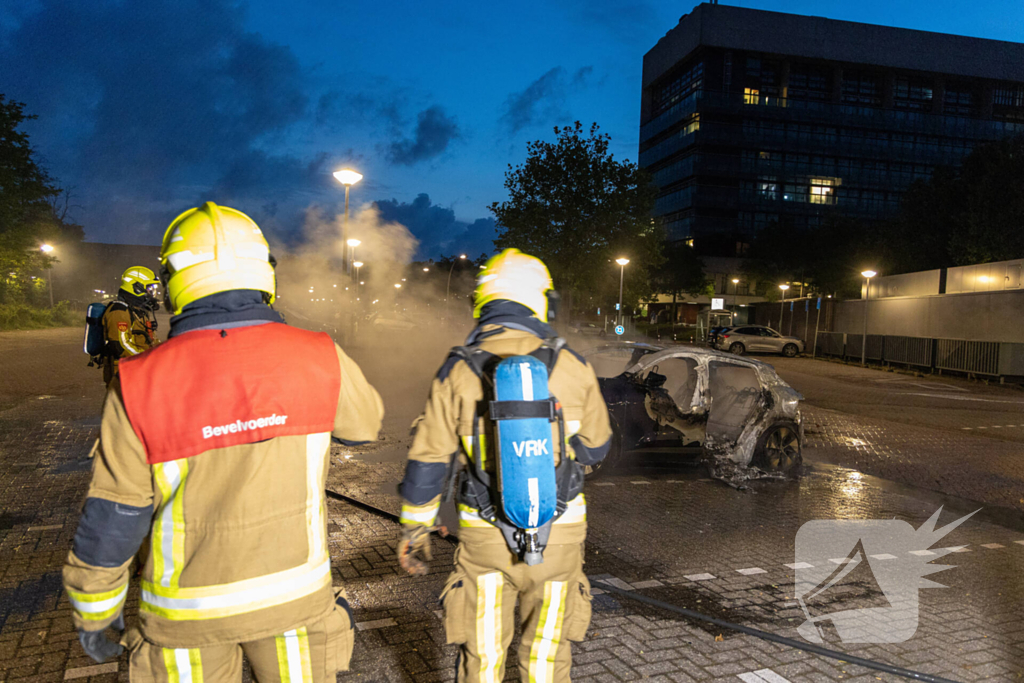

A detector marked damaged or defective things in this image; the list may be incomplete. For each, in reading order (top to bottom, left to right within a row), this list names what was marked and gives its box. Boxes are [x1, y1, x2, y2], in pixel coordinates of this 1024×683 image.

burned-out car [581, 344, 802, 483]
burnt car door [704, 360, 770, 462]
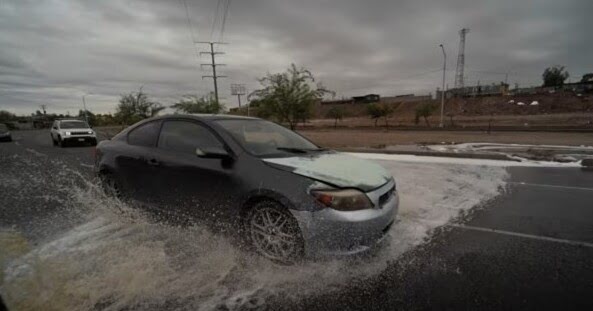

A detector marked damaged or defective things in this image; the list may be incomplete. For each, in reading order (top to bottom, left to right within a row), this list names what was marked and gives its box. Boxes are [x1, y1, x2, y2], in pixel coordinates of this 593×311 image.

damaged hood [264, 152, 394, 191]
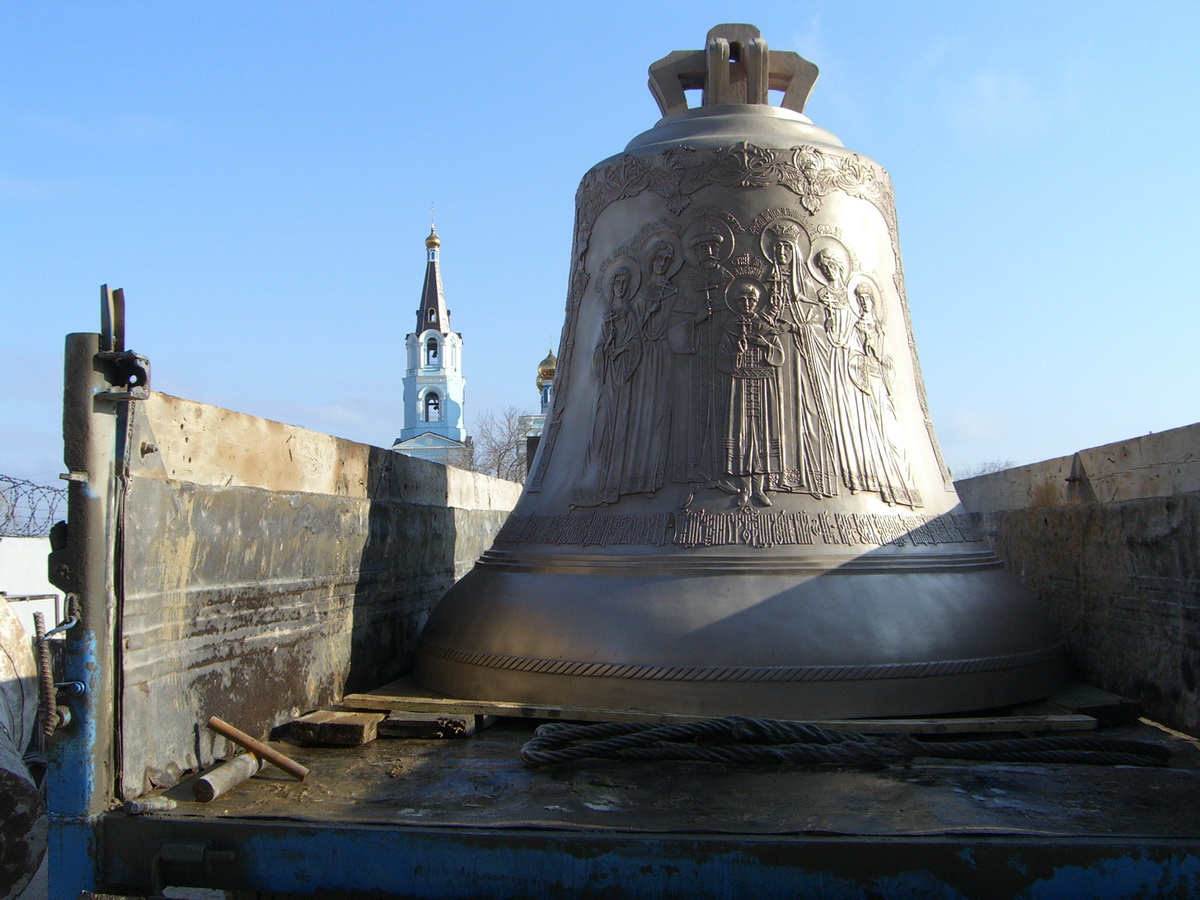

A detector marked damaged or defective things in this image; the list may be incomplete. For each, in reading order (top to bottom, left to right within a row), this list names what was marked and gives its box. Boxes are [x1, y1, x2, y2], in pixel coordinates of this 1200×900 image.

rusty metal panel [114, 393, 518, 796]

• [Short problem]: Please recast the lines of all three items above as a JSON list of strings, one string per line, with blank lines dropped. Leave the pictures out of the list.

• [Solution to the exercise]:
[
  "A detector marked damaged or defective things in this image; the list may be incomplete. For each, in reading order (top to bottom, left to right within a row), this list names what was marked and gives its box. Boxes are [x1, y1, x2, y2], in pixel coordinates of this 1024×683 image.",
  "burned-out car [581, 344, 802, 483]",
  "burnt car door [704, 360, 770, 462]",
  "A detector marked damaged or defective things in this image; the list may be incomplete. For each, in reading order (top to bottom, left to right within a row), this list names what was marked and gives its box. Boxes are [x1, y1, x2, y2], in pixel coordinates of this 593×311 image.",
  "damaged hood [264, 152, 394, 191]",
  "A detector marked damaged or defective things in this image; the list may be incomplete. For each, in reading order (top to bottom, left to right within a row), this list names what was marked and gives its box. Boxes are [x1, y1, x2, y2], in pixel coordinates of this 1200×900 image.",
  "rusty metal panel [114, 393, 518, 796]"
]